# A More Complicated Example: Calculating Climatological Averages

The previous example showed one of the most basic GeoCAT-comp functions. This example showcases how some functions in GeoCAT-comp have a variety of options that can be selected using keyword arguments. The particular function we'll be looking at is `climatology_average`.

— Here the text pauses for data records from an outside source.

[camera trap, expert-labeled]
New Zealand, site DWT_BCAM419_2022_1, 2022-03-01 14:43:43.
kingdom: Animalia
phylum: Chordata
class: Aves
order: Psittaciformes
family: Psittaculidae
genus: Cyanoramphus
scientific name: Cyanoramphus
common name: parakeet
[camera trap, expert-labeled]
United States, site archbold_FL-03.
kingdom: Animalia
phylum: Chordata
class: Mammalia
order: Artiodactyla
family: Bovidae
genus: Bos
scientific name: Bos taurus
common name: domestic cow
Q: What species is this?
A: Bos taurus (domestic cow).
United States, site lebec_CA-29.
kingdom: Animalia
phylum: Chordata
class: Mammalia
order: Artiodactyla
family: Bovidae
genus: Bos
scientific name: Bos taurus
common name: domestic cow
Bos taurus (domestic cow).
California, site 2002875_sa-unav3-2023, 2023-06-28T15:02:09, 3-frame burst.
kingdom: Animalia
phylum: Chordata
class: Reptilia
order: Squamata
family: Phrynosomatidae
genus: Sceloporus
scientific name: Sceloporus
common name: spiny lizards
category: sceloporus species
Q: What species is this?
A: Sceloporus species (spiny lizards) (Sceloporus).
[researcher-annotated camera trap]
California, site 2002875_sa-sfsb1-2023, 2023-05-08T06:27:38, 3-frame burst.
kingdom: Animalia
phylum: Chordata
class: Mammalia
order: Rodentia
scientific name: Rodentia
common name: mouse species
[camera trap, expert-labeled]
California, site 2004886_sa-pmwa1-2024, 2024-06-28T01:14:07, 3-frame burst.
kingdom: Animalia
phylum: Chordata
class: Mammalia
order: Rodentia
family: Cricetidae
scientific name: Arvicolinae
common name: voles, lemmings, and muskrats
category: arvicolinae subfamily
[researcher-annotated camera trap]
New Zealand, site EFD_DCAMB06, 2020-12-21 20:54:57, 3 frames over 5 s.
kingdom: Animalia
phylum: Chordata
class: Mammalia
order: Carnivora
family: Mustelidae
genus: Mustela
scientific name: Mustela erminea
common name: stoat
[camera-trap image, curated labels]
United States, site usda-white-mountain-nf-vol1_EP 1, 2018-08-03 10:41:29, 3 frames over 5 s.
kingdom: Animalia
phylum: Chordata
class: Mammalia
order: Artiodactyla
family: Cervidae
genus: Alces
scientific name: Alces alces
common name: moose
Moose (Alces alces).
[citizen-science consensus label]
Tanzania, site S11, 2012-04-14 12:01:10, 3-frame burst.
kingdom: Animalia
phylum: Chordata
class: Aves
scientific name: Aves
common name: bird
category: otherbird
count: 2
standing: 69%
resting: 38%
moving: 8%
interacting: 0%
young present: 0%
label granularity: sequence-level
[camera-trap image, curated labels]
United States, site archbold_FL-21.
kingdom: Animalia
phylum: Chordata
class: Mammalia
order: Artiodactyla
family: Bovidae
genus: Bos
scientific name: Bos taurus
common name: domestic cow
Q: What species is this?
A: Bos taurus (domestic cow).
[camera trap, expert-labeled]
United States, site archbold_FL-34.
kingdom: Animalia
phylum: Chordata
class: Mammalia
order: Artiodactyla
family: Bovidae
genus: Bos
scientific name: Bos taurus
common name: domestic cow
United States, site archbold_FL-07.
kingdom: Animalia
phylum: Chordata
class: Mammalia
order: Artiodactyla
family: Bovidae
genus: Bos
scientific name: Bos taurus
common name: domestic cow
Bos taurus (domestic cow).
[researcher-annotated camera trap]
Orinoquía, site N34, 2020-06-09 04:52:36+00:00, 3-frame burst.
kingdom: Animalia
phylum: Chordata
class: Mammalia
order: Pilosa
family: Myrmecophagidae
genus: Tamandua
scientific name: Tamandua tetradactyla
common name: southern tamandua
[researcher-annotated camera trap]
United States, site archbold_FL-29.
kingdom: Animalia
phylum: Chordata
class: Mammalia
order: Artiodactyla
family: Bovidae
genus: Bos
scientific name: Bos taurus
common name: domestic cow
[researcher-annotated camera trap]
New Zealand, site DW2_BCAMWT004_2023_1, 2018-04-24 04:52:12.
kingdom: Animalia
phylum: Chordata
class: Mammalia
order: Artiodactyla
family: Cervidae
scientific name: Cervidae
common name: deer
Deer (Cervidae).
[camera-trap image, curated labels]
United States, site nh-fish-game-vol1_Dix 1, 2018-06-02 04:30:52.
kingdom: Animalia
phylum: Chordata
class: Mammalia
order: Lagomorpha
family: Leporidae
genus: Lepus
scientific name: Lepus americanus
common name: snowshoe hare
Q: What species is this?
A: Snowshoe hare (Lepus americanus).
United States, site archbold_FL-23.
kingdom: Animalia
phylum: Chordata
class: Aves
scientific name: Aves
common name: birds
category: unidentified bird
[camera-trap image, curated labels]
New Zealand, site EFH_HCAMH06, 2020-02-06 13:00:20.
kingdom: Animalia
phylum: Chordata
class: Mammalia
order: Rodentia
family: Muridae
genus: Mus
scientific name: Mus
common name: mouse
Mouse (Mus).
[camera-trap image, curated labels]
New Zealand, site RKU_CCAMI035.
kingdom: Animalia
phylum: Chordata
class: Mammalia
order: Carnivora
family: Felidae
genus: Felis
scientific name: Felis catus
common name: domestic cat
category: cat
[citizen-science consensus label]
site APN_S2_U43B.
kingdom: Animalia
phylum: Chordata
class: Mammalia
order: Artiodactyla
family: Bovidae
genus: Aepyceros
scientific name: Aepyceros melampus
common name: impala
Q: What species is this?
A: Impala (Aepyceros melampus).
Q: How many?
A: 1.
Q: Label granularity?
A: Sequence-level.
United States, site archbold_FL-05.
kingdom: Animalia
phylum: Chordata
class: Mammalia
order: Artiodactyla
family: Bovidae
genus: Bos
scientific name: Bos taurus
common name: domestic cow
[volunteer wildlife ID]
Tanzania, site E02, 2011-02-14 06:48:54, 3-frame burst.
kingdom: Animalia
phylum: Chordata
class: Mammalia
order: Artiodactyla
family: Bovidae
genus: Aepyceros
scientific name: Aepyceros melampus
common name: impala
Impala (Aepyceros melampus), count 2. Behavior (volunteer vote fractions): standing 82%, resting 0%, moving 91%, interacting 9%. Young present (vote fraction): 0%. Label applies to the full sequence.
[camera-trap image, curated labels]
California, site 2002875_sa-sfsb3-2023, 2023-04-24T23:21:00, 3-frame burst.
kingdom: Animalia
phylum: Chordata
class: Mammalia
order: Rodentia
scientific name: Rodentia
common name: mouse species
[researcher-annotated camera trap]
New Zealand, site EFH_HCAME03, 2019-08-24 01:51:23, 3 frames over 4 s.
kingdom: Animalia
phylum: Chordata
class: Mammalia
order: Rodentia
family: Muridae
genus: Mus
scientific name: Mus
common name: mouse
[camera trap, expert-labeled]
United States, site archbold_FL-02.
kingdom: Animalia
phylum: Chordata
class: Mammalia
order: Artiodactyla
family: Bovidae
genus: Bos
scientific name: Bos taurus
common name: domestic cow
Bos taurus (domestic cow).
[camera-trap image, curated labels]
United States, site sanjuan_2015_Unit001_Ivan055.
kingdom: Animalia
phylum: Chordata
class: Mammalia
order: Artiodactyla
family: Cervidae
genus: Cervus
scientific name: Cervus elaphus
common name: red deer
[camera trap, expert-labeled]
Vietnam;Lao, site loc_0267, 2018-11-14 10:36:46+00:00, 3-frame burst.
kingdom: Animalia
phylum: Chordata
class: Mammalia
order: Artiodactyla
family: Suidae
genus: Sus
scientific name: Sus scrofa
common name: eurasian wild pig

The datafile we're using contains surface temperature data at one location generated by numerous weather models in a model ensemble. The temporal resolution is 6 hours from January 1st 1990 to January 1st 1996. We want to take the data from each model and summarize it. We can do this in a few different ways with `climatology_average`. We can find the daily, monthly, or seasonal climatological averages.

## Dependencies
- geocat-comp
- geocat-datafiles
- xarray
- nc-time-axis

## Imports

In [None]:
from geocat.comp import climatology_average

import geocat.datafiles as gdf
import xarray as xr

## Retrieving sample data from GeoCAT-datafiles
[GeoCAT-datafiles](https://github.com/ncar/geocat-datafiles) is a software package that makes it simple to download datafiles from the pacakge's GitHub repository. The repository holds data files of different types such as NetCDF and GRIB. They are used for GeoCAT tutorials, demonstrations, and test cases. You won't need to use GeoCAT-datafiles when working with your own data.

In [None]:
nc_file = gdf.get('netcdf_files/atm.20C.hourly6-1990-1995-TS.nc')
nc_file

## Parsing the data with xarray
GeoCAT-comp is designed to work with [`xarray`](https://xarray.dev/) and [`numpy`](https://numpy.org/) data structures. Here we will be using `xarray` to import the netCDF data.

In [None]:
ds = xr.open_dataset(nc_file)
ds

We can see here that the datafile has surface temperature data from 40 model ensemble members. Let's simplify things and just look at one model for now. We use `xarray`'s `DataArray.isel` method to pick out the data for the first member_id at index 0.

In [None]:
ds = ds.isel(member_id=0)  # select one model from the ensemble
temp = ds.TS  # surface temperature data
temp

Now that we have the temperature data for the first ensemble member, let's plot it. `xarray` has built in methods to quickly plot data. The generated plot isn't publication quality, but it's a quick and dirty way to see what your dataset contains.

In [None]:
temp.plot()

This plot shows that the temperature doesn't change much throughout the year. This makes sense since the data is for the location 0.4712N 180E, which is in the Pacific Ocean just north of the equator. There is some variation though, and it'd be interesting to know what the average temperature is in each month. We can calculate this using `climatology_average`.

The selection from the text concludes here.